This is a question for Giese. The answer: because in future there will be penalties if limits are exceeded. Prats is also convinced that today’s drivers would take a closer look, and prefer cars with low CO2 emissions. That would be fine but not that probable. Because “buyers used to look at brochures and the figures they found were wrong”, says Giese. And Weyer says everyone knew the given consumption was “fiddled” — a worldwide phenomenon. Consumers have got used to being “diddled”.
Adlkofer: “The wrong consumption figures have been stated for 15 years. Consumers have known that for ages, and still didn’t react.” Uwe Bröckelmann: “They were only comparison figures, nobody ever claimed they were any different. The brochures always said something like ‘consumption acc. to 70/220/EEC’.” The figures were good for marketing, and OEMs definitely used them.
Spot landing
“The companies will make a spot landing. If the statistics aren’t right, company cars will in future no longer be diesels but mild-hybrids”, reckons Adlkofer. Nevertheless OEMs must expand their portfolio, which can be a problem. With only an i3 and an i8 you do not produce the targeted CO2. So OEMs will adapt their portfolio to reach this 95 g.
But Weyer also thinks it is possible that things can change again. Because as soon as the penalties are gone, OEMs would forget all about this strategy. At the moment “the effort to achieve the CO2 target is less than the penalties if targets aren’t achieved”, says Weyer.
Back to the spot landing. How is that to work by changing the portfolio? One possibility of course would be taxation of the different vehicles, although that is not a direct matter for the automobile industry — lobbying is only an indirect way. Bröckelmann like Adlkofer is convinced that the CO2 goals will be achieved. His explanation: “Leasing rates can be controlled. There’ll be more mix of vehicles.” In other words, in future we will see a certain share of fully electric vehicles, a further of cars with 48-V technology, then full hybrids, and hydrogen-fueled vehicles, plus of course the combustors.

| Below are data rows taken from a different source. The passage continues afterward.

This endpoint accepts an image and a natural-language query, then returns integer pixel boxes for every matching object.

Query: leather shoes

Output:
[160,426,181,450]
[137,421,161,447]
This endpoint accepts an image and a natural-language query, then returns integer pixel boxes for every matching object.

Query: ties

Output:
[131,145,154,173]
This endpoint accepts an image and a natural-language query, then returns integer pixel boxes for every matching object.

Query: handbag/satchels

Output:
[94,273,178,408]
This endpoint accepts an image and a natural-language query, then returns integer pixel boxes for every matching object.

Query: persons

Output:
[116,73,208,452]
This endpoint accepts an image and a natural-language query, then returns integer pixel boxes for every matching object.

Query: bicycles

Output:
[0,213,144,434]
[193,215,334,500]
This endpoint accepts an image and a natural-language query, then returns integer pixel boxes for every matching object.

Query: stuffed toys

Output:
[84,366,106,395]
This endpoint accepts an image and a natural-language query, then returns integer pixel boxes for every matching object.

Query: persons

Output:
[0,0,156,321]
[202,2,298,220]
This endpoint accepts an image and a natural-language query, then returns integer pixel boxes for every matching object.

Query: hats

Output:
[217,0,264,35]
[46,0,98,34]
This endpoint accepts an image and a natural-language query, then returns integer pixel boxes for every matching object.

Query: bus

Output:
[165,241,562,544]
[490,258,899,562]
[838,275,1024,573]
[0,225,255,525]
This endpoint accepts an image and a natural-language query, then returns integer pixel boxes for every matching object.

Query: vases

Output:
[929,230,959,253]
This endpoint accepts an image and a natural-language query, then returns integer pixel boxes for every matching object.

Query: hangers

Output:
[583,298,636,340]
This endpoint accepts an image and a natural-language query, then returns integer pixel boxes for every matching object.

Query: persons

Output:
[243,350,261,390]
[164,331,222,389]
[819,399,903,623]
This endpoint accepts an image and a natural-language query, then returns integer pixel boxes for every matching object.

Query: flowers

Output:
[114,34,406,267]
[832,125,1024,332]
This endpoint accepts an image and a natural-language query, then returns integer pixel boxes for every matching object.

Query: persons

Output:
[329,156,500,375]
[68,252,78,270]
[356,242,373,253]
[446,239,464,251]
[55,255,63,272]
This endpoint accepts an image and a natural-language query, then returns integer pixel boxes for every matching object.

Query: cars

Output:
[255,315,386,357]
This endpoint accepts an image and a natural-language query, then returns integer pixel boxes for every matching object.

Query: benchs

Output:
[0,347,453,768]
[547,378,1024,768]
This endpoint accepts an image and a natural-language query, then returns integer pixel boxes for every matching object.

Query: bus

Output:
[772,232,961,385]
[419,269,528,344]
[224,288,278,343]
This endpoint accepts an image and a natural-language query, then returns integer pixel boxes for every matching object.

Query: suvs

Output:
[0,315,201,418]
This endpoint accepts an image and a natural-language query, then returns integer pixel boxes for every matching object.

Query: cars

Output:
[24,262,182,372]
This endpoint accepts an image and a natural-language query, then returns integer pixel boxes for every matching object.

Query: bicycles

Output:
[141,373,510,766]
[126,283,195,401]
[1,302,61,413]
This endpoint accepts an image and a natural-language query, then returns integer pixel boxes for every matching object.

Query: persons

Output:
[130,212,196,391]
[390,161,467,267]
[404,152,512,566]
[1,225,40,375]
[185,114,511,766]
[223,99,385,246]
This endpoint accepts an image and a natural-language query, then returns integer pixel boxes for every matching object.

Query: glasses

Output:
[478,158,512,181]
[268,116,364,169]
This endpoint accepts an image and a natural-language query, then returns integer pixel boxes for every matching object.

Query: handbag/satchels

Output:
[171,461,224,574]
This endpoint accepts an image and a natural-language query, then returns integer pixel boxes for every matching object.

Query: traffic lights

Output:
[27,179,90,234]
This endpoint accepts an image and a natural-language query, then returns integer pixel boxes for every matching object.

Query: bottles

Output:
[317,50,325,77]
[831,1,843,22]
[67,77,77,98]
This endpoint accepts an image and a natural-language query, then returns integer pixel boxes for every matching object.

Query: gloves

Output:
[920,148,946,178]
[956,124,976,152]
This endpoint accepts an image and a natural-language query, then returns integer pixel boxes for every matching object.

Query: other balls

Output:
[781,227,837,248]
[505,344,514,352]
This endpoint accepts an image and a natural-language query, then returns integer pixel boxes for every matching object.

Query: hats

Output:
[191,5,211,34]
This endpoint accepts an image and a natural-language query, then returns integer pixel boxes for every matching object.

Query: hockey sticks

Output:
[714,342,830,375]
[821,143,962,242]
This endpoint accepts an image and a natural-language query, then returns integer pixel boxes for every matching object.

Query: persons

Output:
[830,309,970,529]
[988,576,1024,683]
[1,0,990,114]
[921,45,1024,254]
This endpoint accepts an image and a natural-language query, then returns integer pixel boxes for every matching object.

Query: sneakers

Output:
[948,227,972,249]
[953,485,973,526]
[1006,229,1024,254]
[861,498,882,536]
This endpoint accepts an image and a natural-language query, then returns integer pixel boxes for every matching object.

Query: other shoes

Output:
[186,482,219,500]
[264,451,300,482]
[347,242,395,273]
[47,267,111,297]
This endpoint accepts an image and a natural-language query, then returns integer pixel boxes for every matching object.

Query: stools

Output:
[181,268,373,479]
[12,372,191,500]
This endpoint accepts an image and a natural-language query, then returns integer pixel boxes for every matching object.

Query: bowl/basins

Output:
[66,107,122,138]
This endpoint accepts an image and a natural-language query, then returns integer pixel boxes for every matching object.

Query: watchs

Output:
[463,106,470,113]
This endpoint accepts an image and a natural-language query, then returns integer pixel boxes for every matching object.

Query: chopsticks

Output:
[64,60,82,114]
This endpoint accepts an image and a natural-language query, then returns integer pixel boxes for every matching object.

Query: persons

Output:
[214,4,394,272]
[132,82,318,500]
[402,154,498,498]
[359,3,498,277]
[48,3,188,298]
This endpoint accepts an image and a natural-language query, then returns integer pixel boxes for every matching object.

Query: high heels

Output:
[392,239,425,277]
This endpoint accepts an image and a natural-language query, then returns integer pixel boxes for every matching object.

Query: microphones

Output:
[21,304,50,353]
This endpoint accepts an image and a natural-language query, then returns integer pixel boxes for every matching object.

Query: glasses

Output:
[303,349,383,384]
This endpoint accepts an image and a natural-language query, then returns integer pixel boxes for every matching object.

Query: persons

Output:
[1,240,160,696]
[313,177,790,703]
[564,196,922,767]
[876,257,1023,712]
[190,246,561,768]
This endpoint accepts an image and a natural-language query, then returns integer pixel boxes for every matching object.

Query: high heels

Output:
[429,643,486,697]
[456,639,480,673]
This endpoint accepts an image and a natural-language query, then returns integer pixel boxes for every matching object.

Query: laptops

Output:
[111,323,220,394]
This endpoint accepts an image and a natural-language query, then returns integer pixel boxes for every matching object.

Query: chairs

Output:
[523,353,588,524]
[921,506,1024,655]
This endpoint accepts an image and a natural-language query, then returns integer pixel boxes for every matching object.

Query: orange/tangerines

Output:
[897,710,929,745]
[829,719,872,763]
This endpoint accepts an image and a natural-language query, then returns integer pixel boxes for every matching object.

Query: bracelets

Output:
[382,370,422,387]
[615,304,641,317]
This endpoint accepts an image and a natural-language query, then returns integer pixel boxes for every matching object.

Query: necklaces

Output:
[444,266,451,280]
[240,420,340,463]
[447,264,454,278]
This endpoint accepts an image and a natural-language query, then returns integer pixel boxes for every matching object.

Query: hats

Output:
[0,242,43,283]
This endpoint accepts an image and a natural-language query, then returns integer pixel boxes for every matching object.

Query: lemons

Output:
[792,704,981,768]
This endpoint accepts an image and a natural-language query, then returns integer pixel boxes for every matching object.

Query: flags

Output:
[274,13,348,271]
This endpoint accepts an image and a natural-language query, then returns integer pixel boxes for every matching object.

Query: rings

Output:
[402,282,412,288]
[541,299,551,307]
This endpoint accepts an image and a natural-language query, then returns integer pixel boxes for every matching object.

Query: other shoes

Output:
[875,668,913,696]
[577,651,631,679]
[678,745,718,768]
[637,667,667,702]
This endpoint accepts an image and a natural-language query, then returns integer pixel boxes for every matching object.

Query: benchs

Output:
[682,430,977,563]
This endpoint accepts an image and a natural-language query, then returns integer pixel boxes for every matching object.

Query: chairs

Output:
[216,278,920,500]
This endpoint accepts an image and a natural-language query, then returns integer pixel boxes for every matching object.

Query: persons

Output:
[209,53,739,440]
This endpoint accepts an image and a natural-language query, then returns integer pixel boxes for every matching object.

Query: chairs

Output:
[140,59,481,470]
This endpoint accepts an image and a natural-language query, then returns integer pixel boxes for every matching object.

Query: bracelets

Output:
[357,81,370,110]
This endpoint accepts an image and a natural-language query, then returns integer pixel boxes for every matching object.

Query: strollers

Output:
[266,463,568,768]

Bröckelmann is convinced that the portfolio will become more diverse, and not head in one direction. Not everyone will drive electric, that is not possible. Meaning that the semiconductor industry must serve a bigger product portfolio. To begin with that sounds like many opportunities, but on the other hand it soon becomes clear that the volume the semiconductor industry would like to see is far, far away. Getting back to spot landing. It can be expected that industry will now optimize its vehicles for the new driving cycle; in this case one can only hope that the means are legal.